I want to pause for a moment and talk about art and climate change. I think this probably touches a lot of people in different ways. Most of us have seen it. We are kind of awash in apocalyptic fiction at the moment. We have all seen it on TV and in movies. I was recently at the second National Capital Art Prize, and almost all of the artwork there was about environmental collapse. This is what happens. I think a lot of artists get asked why they choose the topic they choose. I often see people a bit puzzled when they are asked that question. I think most artists have a similar motivation. It is quite easy to make out. You just open up a vein and bleed on the page. You are projecting what is in you and what is all around you. So the reason we are awash in all of this apocalyptic environmental disaster at the moment is that that is what we are thinking about. That is what we are literally breathing in at different points.

I am part of that movement. I wrote rom-zom-com once. I thought I would put a bit of humour in there, because it is quite difficult to deal with otherwise, and it was a lot of fun writing that book. It was girl meets boy, girl loses boy, zombies attack. You have probably seen the same sort of story quite a lot! I remember doing interviews at the time, with media asking me: “Why zombies? Why are there so many zombies around?” It seemed so obvious to me: armies of mindless consumers destroying everything good. This is the world that a lot of us feel like we are living in and feel like we are trapped in.

There is a lot of fear and anxiety there. It is real, it is genuine and it is completely and utterly rational—an absolutely rational response to what is going on around us. But the problem with fear is that it is quite paralysing. I think we all understand now that there are few different human responses to threats—fight/flight/freeze. I sort of feel like Australia has been frozen for a couple of decades and it is really, really, unhelpful.

I take hope from the fact that we are not frozen on other environmental disasters. With the hole in the ozone layer, leaded petrol and lot of things, we did not politicise it; we just leapt in and fixed them. I think we are finally getting there now. I think it is really, really good to think about the action that we are taking and the action that we can take. It is much more helpful, as a response, than fear and anxiety.

Extracted material:
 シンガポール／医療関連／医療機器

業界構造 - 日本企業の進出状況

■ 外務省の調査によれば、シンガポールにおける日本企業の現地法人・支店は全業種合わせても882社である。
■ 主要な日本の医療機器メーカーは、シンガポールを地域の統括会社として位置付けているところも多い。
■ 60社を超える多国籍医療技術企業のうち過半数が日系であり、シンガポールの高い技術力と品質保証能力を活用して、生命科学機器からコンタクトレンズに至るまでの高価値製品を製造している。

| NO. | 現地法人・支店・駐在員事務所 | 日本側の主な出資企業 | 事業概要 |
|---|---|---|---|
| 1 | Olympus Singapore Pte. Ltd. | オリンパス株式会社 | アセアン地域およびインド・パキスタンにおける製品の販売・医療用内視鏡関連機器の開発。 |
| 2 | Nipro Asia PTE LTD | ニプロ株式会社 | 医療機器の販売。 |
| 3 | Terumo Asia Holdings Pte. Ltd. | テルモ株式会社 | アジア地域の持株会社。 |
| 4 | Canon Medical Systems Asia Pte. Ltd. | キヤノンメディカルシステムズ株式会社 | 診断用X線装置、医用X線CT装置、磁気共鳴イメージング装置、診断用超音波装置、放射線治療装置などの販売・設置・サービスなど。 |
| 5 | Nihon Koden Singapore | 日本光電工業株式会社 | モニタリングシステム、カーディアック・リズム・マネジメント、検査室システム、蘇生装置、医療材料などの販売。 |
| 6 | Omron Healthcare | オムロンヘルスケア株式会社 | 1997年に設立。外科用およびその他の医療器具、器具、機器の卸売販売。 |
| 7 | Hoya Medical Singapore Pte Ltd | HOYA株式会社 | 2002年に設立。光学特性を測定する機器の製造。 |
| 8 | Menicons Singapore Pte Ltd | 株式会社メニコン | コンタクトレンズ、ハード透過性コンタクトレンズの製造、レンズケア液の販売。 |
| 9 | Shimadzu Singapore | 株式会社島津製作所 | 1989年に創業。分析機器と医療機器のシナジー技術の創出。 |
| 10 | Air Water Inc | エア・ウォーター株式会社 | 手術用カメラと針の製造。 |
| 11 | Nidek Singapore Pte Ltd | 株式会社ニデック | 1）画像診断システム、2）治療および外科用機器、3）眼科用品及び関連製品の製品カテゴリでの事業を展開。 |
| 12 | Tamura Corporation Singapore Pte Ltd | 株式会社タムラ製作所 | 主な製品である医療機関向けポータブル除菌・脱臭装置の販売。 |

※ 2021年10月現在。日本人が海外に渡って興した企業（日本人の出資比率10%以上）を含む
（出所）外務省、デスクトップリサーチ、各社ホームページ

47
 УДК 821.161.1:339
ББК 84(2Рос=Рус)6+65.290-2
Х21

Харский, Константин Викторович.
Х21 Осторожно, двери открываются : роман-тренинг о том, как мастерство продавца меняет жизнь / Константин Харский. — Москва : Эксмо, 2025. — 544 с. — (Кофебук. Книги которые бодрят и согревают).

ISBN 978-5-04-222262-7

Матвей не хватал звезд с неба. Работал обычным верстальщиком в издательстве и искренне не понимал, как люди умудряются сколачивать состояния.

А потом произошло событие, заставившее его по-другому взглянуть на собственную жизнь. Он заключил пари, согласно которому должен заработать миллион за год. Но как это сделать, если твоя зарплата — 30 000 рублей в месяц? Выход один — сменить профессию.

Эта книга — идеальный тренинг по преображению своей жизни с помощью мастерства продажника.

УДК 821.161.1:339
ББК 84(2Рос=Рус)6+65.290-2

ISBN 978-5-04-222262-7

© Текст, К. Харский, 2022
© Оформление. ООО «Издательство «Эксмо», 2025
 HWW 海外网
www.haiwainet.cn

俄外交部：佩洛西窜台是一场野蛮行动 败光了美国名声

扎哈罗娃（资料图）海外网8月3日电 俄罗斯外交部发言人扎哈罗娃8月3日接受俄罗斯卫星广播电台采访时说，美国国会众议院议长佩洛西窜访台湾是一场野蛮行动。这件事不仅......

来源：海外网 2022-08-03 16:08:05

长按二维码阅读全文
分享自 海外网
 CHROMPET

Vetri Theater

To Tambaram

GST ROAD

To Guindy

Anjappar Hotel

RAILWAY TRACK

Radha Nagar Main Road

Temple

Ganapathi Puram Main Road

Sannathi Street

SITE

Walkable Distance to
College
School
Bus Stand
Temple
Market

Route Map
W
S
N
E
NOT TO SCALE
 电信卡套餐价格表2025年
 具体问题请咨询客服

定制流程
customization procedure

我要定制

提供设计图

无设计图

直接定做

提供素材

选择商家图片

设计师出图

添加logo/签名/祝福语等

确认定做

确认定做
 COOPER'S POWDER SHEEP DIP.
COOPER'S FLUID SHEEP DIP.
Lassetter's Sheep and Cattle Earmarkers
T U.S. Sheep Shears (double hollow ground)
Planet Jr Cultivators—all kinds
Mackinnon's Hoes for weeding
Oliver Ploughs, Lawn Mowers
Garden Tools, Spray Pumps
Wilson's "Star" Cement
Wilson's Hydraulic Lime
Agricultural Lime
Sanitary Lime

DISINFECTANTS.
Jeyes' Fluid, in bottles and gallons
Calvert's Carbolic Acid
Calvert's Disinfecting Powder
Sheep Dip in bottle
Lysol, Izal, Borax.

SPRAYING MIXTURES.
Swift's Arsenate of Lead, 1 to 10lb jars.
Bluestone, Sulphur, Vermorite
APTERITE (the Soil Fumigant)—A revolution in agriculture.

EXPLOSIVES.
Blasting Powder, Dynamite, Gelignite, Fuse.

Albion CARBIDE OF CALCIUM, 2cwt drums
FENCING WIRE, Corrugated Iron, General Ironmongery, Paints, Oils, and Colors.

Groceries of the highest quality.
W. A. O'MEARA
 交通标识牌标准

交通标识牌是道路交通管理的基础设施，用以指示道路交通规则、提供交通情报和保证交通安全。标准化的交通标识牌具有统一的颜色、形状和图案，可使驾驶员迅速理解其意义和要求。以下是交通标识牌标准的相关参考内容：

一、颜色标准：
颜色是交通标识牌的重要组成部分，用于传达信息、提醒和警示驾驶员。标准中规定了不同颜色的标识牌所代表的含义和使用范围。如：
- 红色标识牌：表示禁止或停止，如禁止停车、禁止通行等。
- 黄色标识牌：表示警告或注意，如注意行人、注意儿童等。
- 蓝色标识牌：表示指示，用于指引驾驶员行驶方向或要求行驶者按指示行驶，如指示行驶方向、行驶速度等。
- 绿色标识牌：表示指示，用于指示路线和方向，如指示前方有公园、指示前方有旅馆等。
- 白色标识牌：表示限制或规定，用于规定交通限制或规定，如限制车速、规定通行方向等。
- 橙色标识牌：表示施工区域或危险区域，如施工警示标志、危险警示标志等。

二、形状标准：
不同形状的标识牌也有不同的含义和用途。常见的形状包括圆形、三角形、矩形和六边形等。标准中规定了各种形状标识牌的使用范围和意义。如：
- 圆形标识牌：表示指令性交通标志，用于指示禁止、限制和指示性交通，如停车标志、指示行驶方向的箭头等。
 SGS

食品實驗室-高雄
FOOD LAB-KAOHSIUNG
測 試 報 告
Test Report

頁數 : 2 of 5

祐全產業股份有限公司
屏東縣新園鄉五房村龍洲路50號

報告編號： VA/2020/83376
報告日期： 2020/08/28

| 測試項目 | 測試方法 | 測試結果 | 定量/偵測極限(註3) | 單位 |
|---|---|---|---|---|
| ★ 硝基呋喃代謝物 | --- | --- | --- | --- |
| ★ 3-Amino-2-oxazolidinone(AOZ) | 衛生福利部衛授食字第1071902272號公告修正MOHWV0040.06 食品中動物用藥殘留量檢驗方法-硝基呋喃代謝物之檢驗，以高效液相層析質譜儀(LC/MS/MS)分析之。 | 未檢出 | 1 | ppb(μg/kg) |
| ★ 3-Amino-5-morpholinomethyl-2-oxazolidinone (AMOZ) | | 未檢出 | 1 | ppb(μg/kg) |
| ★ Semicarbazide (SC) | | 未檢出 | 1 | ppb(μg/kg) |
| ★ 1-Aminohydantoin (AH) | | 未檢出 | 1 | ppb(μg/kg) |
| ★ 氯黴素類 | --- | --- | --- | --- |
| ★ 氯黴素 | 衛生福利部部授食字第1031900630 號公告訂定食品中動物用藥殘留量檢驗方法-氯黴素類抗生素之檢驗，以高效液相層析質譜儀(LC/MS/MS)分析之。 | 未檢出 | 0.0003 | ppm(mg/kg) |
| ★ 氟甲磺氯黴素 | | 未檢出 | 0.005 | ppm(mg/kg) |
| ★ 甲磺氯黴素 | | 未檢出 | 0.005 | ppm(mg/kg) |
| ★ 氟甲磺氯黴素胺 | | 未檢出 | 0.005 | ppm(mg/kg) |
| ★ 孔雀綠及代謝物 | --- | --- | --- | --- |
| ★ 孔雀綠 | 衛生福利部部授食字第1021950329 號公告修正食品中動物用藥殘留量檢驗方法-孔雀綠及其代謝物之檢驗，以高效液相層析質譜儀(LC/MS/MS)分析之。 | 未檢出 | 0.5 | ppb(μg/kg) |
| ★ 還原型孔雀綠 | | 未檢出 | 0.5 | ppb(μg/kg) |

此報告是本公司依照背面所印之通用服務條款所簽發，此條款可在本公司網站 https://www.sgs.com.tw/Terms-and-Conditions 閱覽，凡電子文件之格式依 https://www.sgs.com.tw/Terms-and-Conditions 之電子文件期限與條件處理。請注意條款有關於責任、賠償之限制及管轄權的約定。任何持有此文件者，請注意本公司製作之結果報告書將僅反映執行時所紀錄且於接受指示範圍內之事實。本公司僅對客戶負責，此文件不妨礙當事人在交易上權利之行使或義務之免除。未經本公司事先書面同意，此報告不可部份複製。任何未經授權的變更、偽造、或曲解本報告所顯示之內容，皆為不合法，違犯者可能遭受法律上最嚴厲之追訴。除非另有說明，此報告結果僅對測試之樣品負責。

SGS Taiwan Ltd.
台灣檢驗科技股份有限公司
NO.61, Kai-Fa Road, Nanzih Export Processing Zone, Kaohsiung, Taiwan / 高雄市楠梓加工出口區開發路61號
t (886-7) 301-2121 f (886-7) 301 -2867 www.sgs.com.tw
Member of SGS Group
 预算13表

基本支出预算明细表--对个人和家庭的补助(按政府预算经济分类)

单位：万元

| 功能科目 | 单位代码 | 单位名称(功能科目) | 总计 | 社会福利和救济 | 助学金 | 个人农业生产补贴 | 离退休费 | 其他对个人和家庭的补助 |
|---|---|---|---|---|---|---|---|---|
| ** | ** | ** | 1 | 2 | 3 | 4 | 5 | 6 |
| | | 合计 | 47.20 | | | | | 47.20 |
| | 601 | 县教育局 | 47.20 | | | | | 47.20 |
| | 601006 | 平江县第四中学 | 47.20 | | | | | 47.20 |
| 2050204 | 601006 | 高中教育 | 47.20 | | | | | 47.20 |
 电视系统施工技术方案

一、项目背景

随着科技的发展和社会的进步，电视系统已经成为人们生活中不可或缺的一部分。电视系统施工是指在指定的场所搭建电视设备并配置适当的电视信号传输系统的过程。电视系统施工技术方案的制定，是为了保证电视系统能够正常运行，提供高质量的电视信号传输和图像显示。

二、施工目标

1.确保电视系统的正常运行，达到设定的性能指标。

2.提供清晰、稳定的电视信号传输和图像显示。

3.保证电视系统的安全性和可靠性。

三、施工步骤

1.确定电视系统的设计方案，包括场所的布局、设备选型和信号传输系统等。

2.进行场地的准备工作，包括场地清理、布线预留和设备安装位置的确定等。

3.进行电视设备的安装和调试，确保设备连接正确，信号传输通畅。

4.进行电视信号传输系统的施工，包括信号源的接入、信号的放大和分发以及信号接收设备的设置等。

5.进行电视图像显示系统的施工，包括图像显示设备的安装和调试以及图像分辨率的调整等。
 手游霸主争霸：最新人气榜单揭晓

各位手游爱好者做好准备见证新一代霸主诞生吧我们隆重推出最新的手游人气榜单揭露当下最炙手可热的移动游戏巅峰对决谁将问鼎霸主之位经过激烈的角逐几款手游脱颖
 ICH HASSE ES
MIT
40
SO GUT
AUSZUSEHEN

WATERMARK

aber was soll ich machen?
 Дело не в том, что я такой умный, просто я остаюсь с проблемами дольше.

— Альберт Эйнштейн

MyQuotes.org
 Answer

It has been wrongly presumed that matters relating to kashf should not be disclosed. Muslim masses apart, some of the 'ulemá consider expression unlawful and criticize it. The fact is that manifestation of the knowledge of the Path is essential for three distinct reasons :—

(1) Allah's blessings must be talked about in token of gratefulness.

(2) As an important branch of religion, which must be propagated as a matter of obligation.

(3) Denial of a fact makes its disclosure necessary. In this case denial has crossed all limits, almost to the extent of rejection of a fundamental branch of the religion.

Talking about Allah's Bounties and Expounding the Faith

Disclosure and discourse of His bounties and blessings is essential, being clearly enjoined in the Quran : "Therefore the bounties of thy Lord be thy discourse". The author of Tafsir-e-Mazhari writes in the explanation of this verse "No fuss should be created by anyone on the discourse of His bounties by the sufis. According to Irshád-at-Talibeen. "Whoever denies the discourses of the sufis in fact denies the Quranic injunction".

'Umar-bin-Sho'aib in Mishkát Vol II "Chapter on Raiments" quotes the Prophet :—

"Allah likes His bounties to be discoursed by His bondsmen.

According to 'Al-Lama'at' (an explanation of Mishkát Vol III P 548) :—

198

Work instructions: Please update the passage on art and climate change from "I take hope" to "fear and anxiety." by putting "acid rain" in place of "leaded petrol". The data is separate material, apart from the passage on art and climate change.

Answer:
I take hope from the fact that we are not frozen on other environmental disasters. With the hole in the ozone layer, acid rain and lot of things, we did not politicise it; we just leapt in and fixed them. I think we are finally getting there now. I think it is really, really good to think about the action that we are taking and the action that we can take. It is much more helpful, as a response, than fear and anxiety.